- _Text block_
Avik Roy is on to something with his call to conservatives: focus on health care costs. The Affordable Care Act isn’t really about controlling costs and has just thrown in a grab bag of miscellaneous stuff to address it. (Some of those ACA bits and pieces may be working, though.) But Roy’s supposed evidence for the cost control of “market oriented systems” left me confused: Copy Switzerland, because its “results are remarkable.”
Huh?
The last time I checked, Switzerland was way up there on the health care expenditure charts. Nowhere close to the US but above most everyone else. In fact, Switzerland, with its ‘more private than most countries’ health care system fits a pattern. Empirically, tight government control systems (like the UK’s) are cheapest—not a result that fits neatly into Roy’s belief system.
I looked at Roy’s diagram of OECD (i.e., rich) countries health care spending: Switzerland indeed way down there, 3rd from the bottom. Not where I remembered it.
I went to the OECD’s health statistics site. My memory had not deceived me. According to the most recent data available (2012), Switzerland was still fairly high: 11.4% of GDP (fourth in the OECD). The share of health spending in GDP is probably the most important way to look at what a country spends on health care—the share of its income, a measure of affordability.
Another way of looking at Switzerland health care spending is $6080 per person each year. (This is expressed in purchasing power parity terms, which avoid problems of exchange rate fluctuations.) By this measure, Switzerland is third among OECD countries.
Where did Roy’s numbers come from? I go back to his chart. Oh! It says public health care spending. Even though Roy started his Forbes article with employers’ concerns about their (private) health care spending, his numbers count only government expenditures. In fairness, the caption notes, “While single payer systems like the UK and Canada spend less than the US, market-oriented systems in Singapore and Switzerland are far more fiscally efficient.” Roy clearly sees being fiscal efficient, meaning the government spends relatively little, as the most important goal.

- _Collected material_
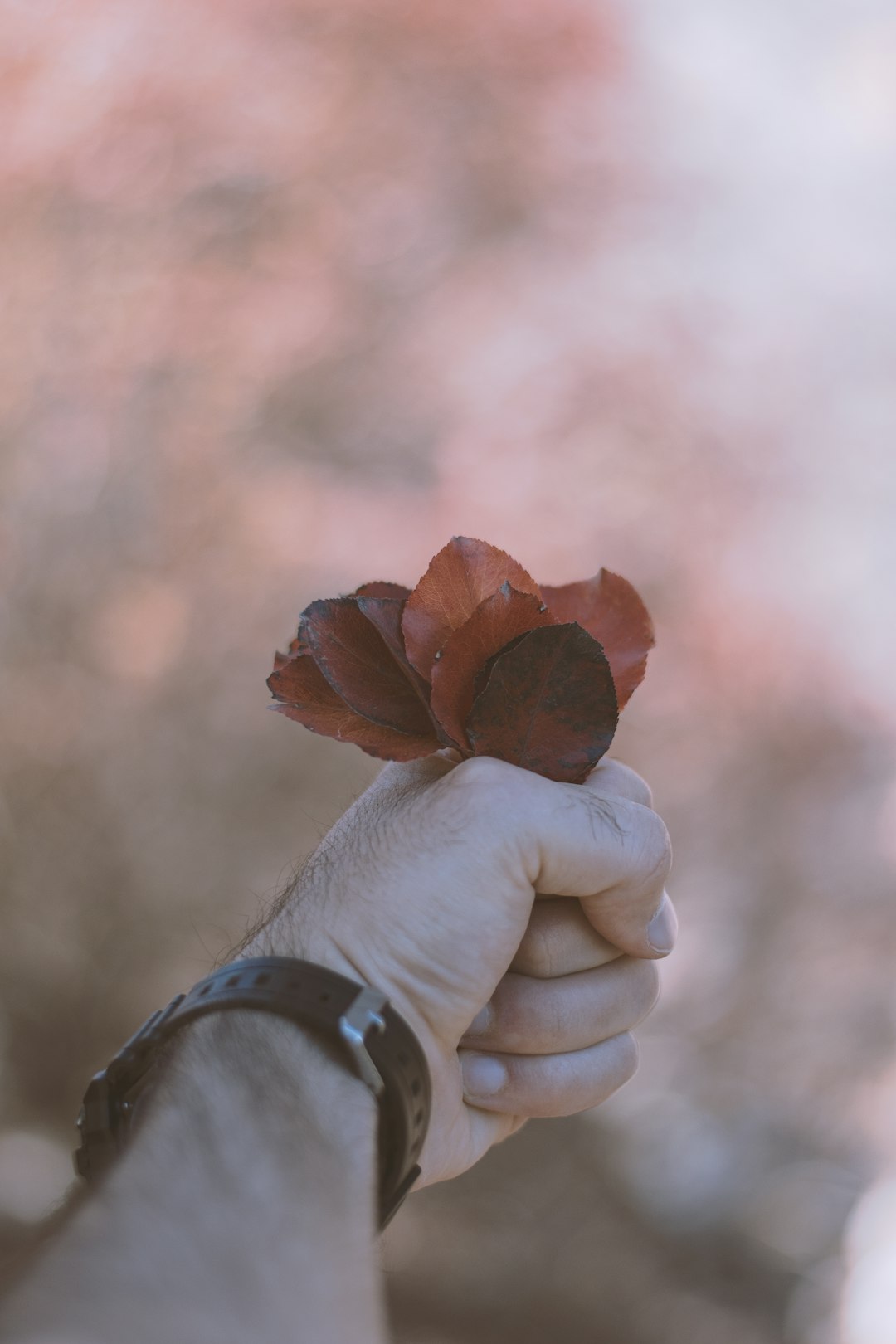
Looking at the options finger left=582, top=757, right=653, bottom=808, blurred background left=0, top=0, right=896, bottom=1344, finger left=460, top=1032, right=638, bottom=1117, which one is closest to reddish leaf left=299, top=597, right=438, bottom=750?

- _What you have to do_
Name every country mentioned in the text on Swiss health care spending. The lines after the text play no part here.

- _Solution to the problem_
Switzerland, the US, the UK, Canada, Singapore